Our results from gene array assays demonstrated that a number of genes related to immune response and inflammation were down-regulated in the brain of APP23 mice. This group of genes was not identified previously  as differentially affected by T0 in LXRwt or LXRdko probably because the animals in that study were not APP expressing transgenic mice. In the course of AD, CNS inflammation is an invariant finding and is considered a result of a localized activation of microglia by fibrillar or oligomeric Aβ. AD brain with active chronic neurodegeneration is primed to elicit faster and more pronounced proinflammatory responses to central and systemic inflammatory challenges. The up-regulation of inflammatory genes identified by microarray in incipient AD supports such a notion . Moreover, a recent study demonstrated that with aging, without any neurodegenerative pathology, there was an up-regulation in immune/inflammatory pathways . Different protein markers including MHC class I and class II proteins, IgG Fc-gamma receptors, pro-inflammatory cytokines and tumor necrosis factor alpha (TNF-α) were found upregulated in AD and some of those were down-regulated by LXR ligand in our gene array assays. Similar data have been recently published by Zelcer et al . Using primary glia, the authors demonstrated up-regulation of proinflammatory genes in response to fibrillar Aβ and a strong inhibitory effect of GW. In their study expression profiling of GW treated BV2 cells revealed up- or down-regulation of genes clustered in two groups primarily related to lipid metabolism and transport, while LPS treatment of the cells strongly induced a battery of inflammatory genes, which were potently repressed if GW was added to the culture.

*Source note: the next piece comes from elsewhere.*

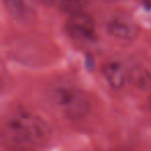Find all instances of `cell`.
I'll list each match as a JSON object with an SVG mask.
<instances>
[{"mask_svg":"<svg viewBox=\"0 0 151 151\" xmlns=\"http://www.w3.org/2000/svg\"><path fill=\"white\" fill-rule=\"evenodd\" d=\"M7 132L11 138L22 147L44 144L52 134L50 124L44 118L27 111L17 112L9 117Z\"/></svg>","mask_w":151,"mask_h":151,"instance_id":"cell-1","label":"cell"},{"mask_svg":"<svg viewBox=\"0 0 151 151\" xmlns=\"http://www.w3.org/2000/svg\"><path fill=\"white\" fill-rule=\"evenodd\" d=\"M51 101L63 116L70 119L83 118L89 113L91 108L87 95L77 87L68 85H62L53 89Z\"/></svg>","mask_w":151,"mask_h":151,"instance_id":"cell-2","label":"cell"},{"mask_svg":"<svg viewBox=\"0 0 151 151\" xmlns=\"http://www.w3.org/2000/svg\"><path fill=\"white\" fill-rule=\"evenodd\" d=\"M105 29L110 36L122 42H132L140 33L138 24L132 18L122 14L110 16L105 23Z\"/></svg>","mask_w":151,"mask_h":151,"instance_id":"cell-3","label":"cell"},{"mask_svg":"<svg viewBox=\"0 0 151 151\" xmlns=\"http://www.w3.org/2000/svg\"><path fill=\"white\" fill-rule=\"evenodd\" d=\"M65 28L71 37L81 42H91L96 36V25L94 20L82 12L71 14L67 19Z\"/></svg>","mask_w":151,"mask_h":151,"instance_id":"cell-4","label":"cell"},{"mask_svg":"<svg viewBox=\"0 0 151 151\" xmlns=\"http://www.w3.org/2000/svg\"><path fill=\"white\" fill-rule=\"evenodd\" d=\"M4 4L9 16L19 23H28L35 16L34 0H4Z\"/></svg>","mask_w":151,"mask_h":151,"instance_id":"cell-5","label":"cell"},{"mask_svg":"<svg viewBox=\"0 0 151 151\" xmlns=\"http://www.w3.org/2000/svg\"><path fill=\"white\" fill-rule=\"evenodd\" d=\"M103 76L107 83L115 90L123 88L128 81V73L118 61H109L103 66Z\"/></svg>","mask_w":151,"mask_h":151,"instance_id":"cell-6","label":"cell"},{"mask_svg":"<svg viewBox=\"0 0 151 151\" xmlns=\"http://www.w3.org/2000/svg\"><path fill=\"white\" fill-rule=\"evenodd\" d=\"M128 82L142 90H151V73L143 68H136L128 73Z\"/></svg>","mask_w":151,"mask_h":151,"instance_id":"cell-7","label":"cell"},{"mask_svg":"<svg viewBox=\"0 0 151 151\" xmlns=\"http://www.w3.org/2000/svg\"><path fill=\"white\" fill-rule=\"evenodd\" d=\"M40 1L48 6H52V5H60L62 0H40Z\"/></svg>","mask_w":151,"mask_h":151,"instance_id":"cell-8","label":"cell"},{"mask_svg":"<svg viewBox=\"0 0 151 151\" xmlns=\"http://www.w3.org/2000/svg\"><path fill=\"white\" fill-rule=\"evenodd\" d=\"M148 105H149V109L151 110V94H150V96H149V99H148Z\"/></svg>","mask_w":151,"mask_h":151,"instance_id":"cell-9","label":"cell"},{"mask_svg":"<svg viewBox=\"0 0 151 151\" xmlns=\"http://www.w3.org/2000/svg\"><path fill=\"white\" fill-rule=\"evenodd\" d=\"M22 151H30V150H28V149H22Z\"/></svg>","mask_w":151,"mask_h":151,"instance_id":"cell-10","label":"cell"},{"mask_svg":"<svg viewBox=\"0 0 151 151\" xmlns=\"http://www.w3.org/2000/svg\"><path fill=\"white\" fill-rule=\"evenodd\" d=\"M109 1H115V0H109Z\"/></svg>","mask_w":151,"mask_h":151,"instance_id":"cell-11","label":"cell"}]
</instances>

In our study, Serpina3n is a gene that was down-regulated (more than 2-fold, Fig. 1C) after extended T0 treatment of APP23 mice and may have an impact on amyloid deposition. Serpina3n is a murine homolog of human α-Antichymotrypsin and is one of 13 closely related inhibitors within the murine serpina3 cluster . In brain, α-Antichymotrypsin is a component of the acute inflammatory response. Human α-Antichymotrypsin has been identified in amyloid plaques and was shown to promote Aβ aggregation as well as tau phosphorylation [51–53]. In this study we also demonstrate that LXR ligands have anti-inflammatory effect in primary microglia and astrocytes activated by LPS or fibrillar Aβ. Most importantly we found that T0 inhibits the expression of pro-inflammatory cytokines in the brain of APP23 mice after extended but not short-term (24 hours) application.